Ekonomi Indonesia tumbuh lebih baik dari prakiraan. Pada triwulan IV 2023 pertumbuhan tercatat sebesar 5,04% (yoy), meningkat dari 4,94% (yoy) pada triwulan sebelumnya sehingga secara keseluruhan tahun 2023 mencapai 5,05% (yoy). Pertumbuhan terutama didukung oleh kenaikan ekspor, peningkatan investasi bangunan, dan dampak positif pelaksanaan Pemilu. Berdasarkan lapangan usaha (LU), pertumbuhan ekonomi 2023 antara lain ditopang oleh LU yang terkait mobilitas seperti Perdagangan Besar dan Eceran, Transportasi dan Pergudangan, Informasi dan Komunikasi, serta Penyediaan Akomodasi dan Makan Minum. Secara spasial, pertumbuhan ekonomi nasional yang kuat terjadi di banyak wilayah Indonesia dengan kinerja pertumbuhan tertinggi tercatat di wilayah Sulawesi-Maluku-Papua (Sulampua), diikuti Kalimantan dan Jawa. Ke depan, Bank Indonesia memprakirakan pertumbuhan ekonomi 2024 akan meningkat dalam kisaran 4,7-5,5%. Prospek ini dipengaruhi oleh membaiknya ekspor sejalan dengan peningkatan pertumbuhan ekonomi dunia serta tetap baiknya permintaan domestik didukung oleh positifnya keyakinan pelaku ekonomi. Konsumsi Rumah Tangga dan investasi khususnya nonbangunan perlu terus didorong agar dapat mendukung pertumbuhan ekonomi yang berkelanjutan. Bank Indonesia akan terus memperkuat bauran kebijakan, khususnya melalui kebijakan makroprudensial dan kebijakan sistem pembayaran, serta bersinergi dengan stimulus fiskal Pemerintah untuk mendorong pertumbuhan ekonomi, khususnya dari sisi permintaan domestik.

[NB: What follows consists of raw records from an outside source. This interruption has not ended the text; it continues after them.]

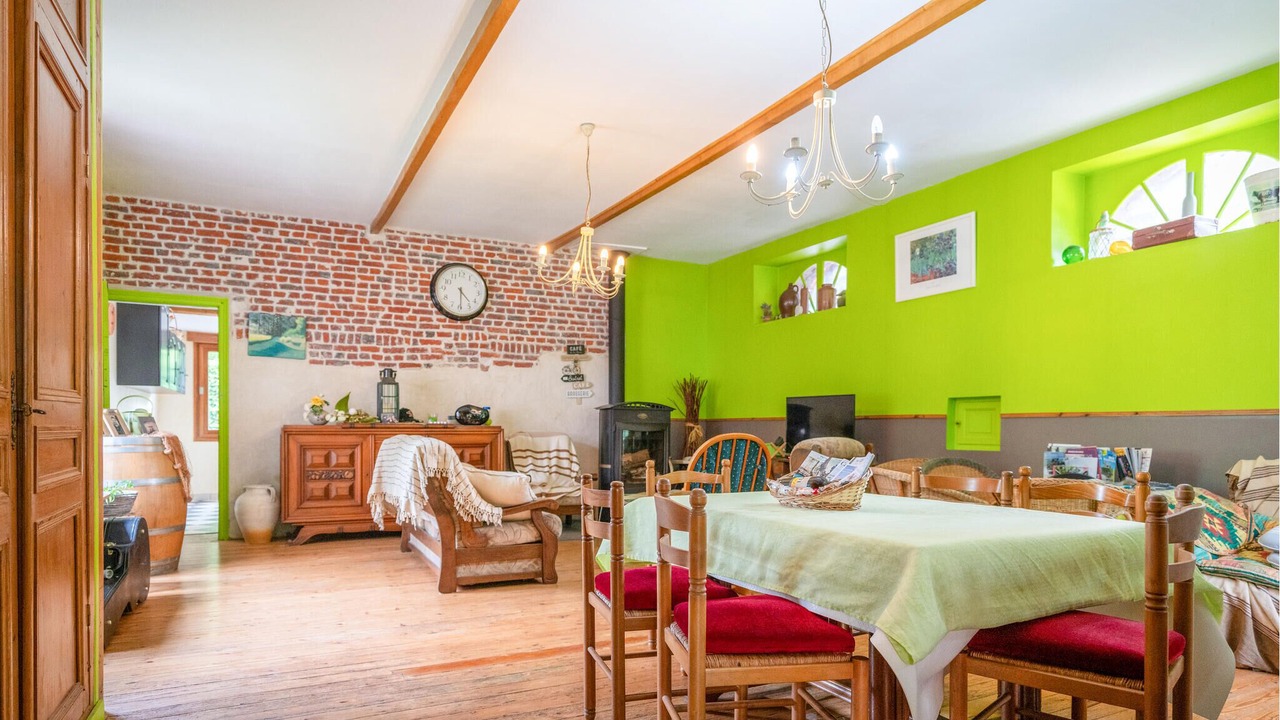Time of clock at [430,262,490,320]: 4:29
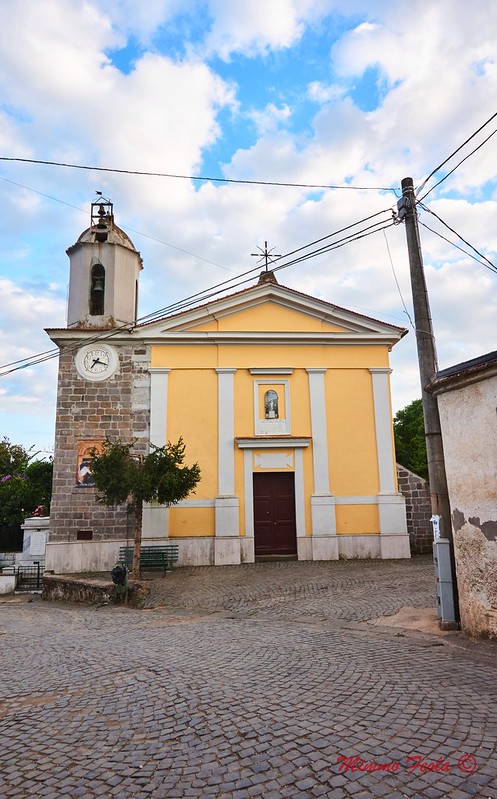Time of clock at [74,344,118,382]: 7:18
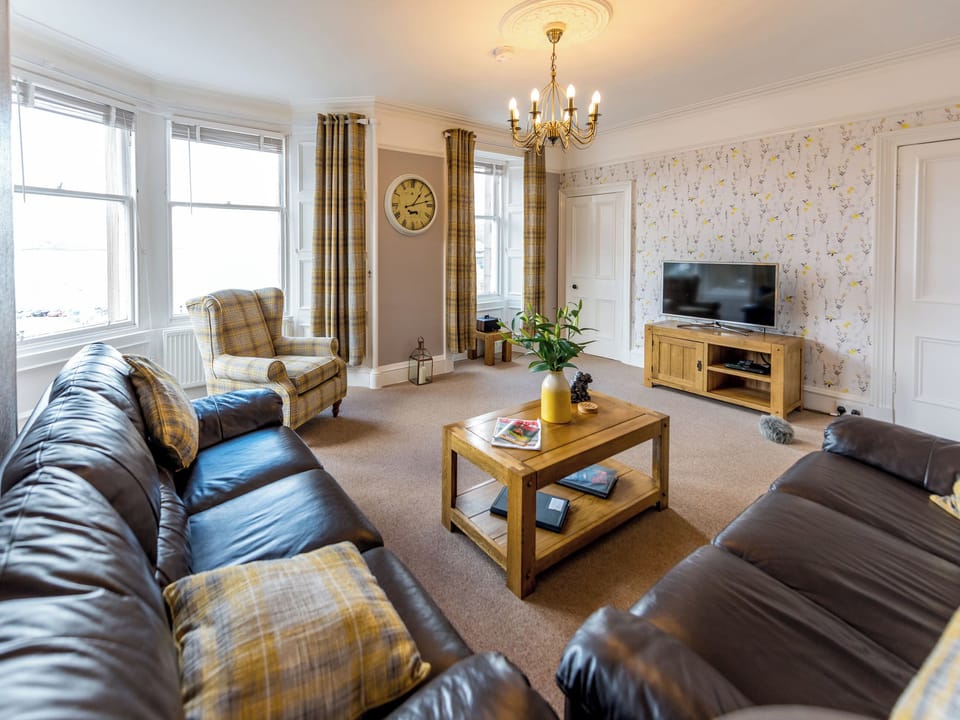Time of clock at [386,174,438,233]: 1:12
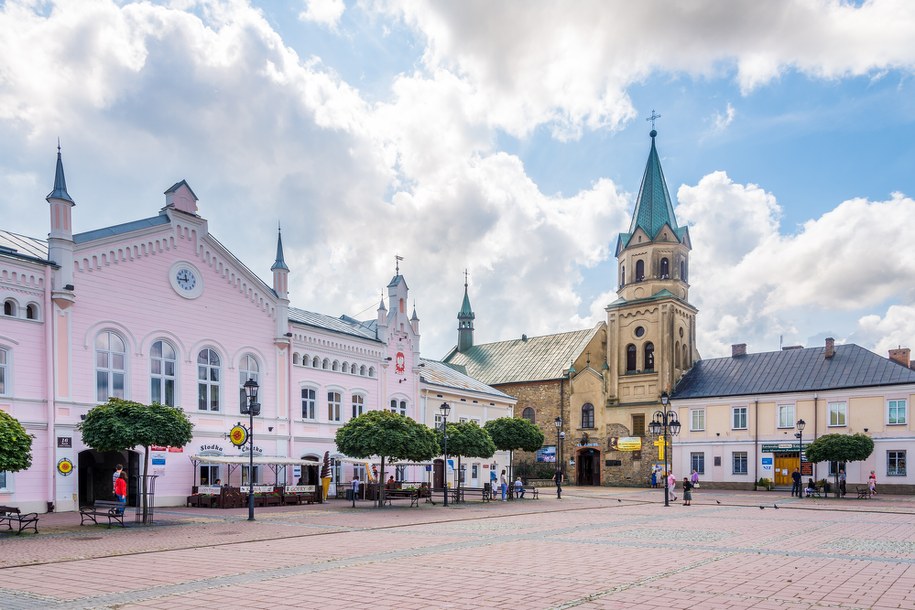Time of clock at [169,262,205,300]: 11:43
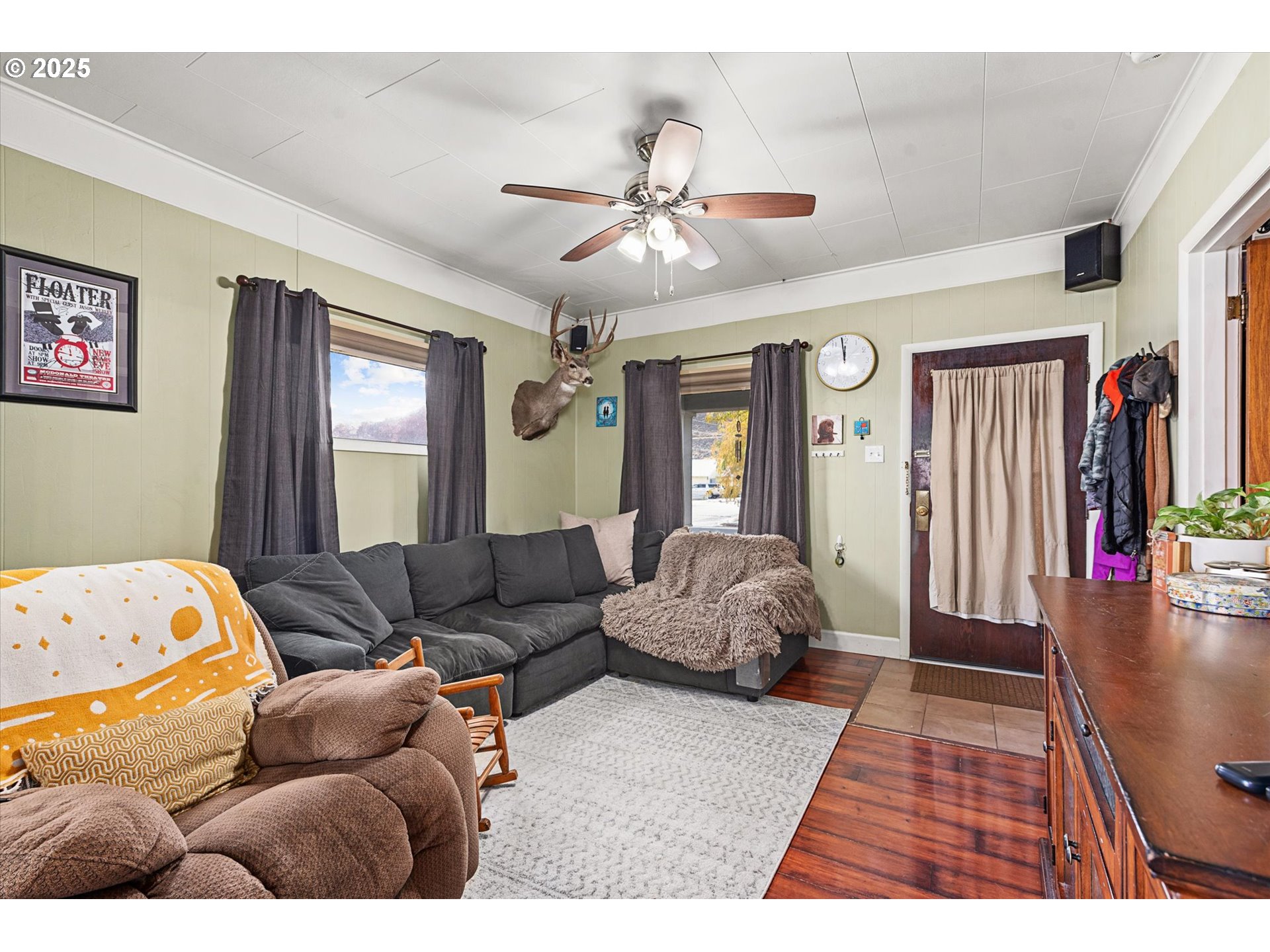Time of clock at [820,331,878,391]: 11:58
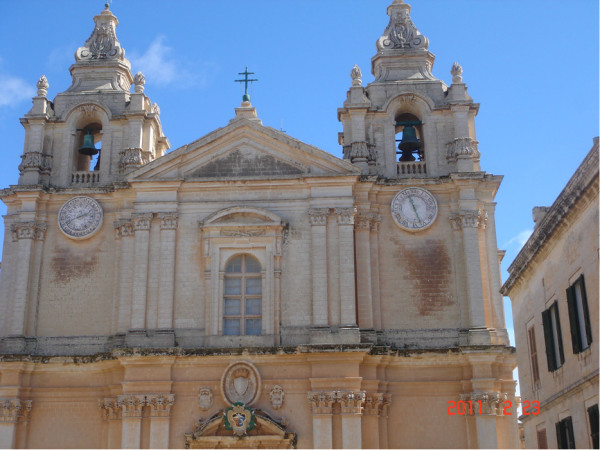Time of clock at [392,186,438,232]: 11:26
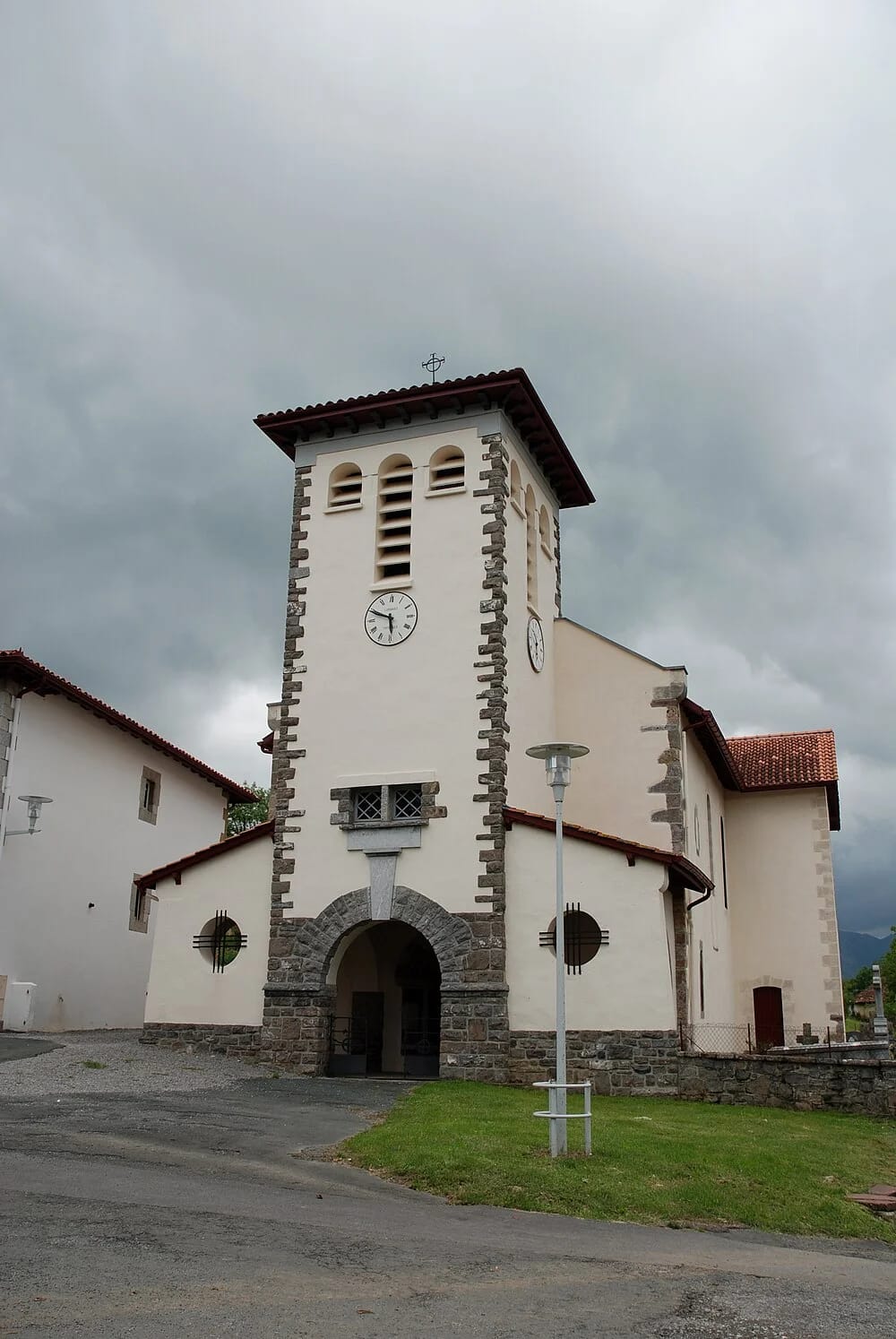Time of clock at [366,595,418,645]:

Neraca Pembayaran Indonesia (NPI) tetap baik dan mendukung ketahanan eksternal. NPI pada 2023 diprakirakan mencatat surplus, ditopang oleh defisit transaksi berjalan yang terbatas dan surplus transaksi modal dan finansial. Perkembangan terkini menunjukkan surplus neraca perdagangan masih berlanjut pada Januari 2024 sebesar 2,0 miliar dolar AS dipengaruhi oleh ekspor nonmigas yang kuat. Di tengah ketidakpastian pasar keuangan global yang masih tinggi, aliran masuk modal asing di pasar keuangan domestik terus berlanjut, tecermin dari investasi portofolio yang mencatat net inflows sebesar 3,1 miliar dolar AS pada triwulan I 2024 (hingga 19 Februari 2024). Posisi cadangan devisa Indonesia akhir Januari 2024 tetap tinggi sebesar 145,1 miliar dolar AS, setara dengan pembiayaan 6,6 bulan impor atau 6,4 bulan impor dan pembayaran utang luar negeri Pemerintah, serta berada di atas standar kecukupan internasional sekitar 3 bulan impor. Secara keseluruhan, NPI 2024 diprakirakan tetap mencatat surplus, didukung oleh berlanjutnya surplus neraca transaksi modal dan finansial sejalan dengan tetap positifnya aliran masuk modal asing dipengaruhi oleh persepsi positif investor terhadap prospek perekonomian domestik yang lebih baik dan imbal hasil investasi yang menarik. Sementara itu, transaksi berjalan tetap sehat yang diprakirakan mencatat defisit rendah dalam kisaran 0,1% sampai dengan 0,9% dari PDB.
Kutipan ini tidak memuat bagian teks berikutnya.